Stored records
>> BEGIN

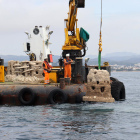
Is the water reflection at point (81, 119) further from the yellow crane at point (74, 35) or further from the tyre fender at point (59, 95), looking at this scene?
the yellow crane at point (74, 35)

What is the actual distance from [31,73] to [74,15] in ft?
18.0

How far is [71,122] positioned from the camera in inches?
618

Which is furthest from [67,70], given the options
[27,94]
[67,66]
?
[27,94]

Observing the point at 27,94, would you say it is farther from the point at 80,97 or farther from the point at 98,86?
the point at 98,86

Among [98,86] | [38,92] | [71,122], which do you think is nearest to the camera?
[71,122]

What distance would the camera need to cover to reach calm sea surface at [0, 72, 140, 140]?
1338 centimetres

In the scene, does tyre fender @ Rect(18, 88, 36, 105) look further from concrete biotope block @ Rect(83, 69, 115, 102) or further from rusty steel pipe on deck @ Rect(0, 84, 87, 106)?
concrete biotope block @ Rect(83, 69, 115, 102)

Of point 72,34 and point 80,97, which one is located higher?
point 72,34

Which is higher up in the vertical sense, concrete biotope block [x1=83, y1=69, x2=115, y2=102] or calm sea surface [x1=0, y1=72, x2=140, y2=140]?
concrete biotope block [x1=83, y1=69, x2=115, y2=102]

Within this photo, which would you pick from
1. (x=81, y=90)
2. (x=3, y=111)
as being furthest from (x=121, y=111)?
(x=3, y=111)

>> END

Exercise objective
Rewrite all of the records with "tyre fender" replaced by "rubber fender" and nothing else changed. Leave out the picture lines.

Solution for this exercise
Is the water reflection at point (81, 119) further from the yellow crane at point (74, 35) or further from the rubber fender at point (59, 95), looking at this scene?
the yellow crane at point (74, 35)

What is the actual distance from [31,73] to [74,15] in ft?
18.0

How far is [71,122] positioned from the camera in inches?
618

Which is furthest from [67,70], given the options
[27,94]
[67,66]
?
[27,94]

Observing the point at 27,94, would you say it is farther from the point at 80,97 or farther from the point at 98,86?
the point at 98,86

Among [98,86] | [38,92] | [71,122], which do you think is nearest to the camera?
[71,122]

What distance would the camera need to cover to reach calm sea surface at [0, 72, 140, 140]?
1338 centimetres

In the scene, does rubber fender @ Rect(18, 88, 36, 105) look further from concrete biotope block @ Rect(83, 69, 115, 102) or further from rusty steel pipe on deck @ Rect(0, 84, 87, 106)?
concrete biotope block @ Rect(83, 69, 115, 102)

Of point 72,34 and point 80,97, which one is located higher?
point 72,34

Which is higher up in the vertical sense, concrete biotope block [x1=83, y1=69, x2=115, y2=102] or calm sea surface [x1=0, y1=72, x2=140, y2=140]?
concrete biotope block [x1=83, y1=69, x2=115, y2=102]

Within this photo, which would you pick from
1. (x=81, y=90)
2. (x=3, y=111)
as being furthest from (x=121, y=111)?
(x=3, y=111)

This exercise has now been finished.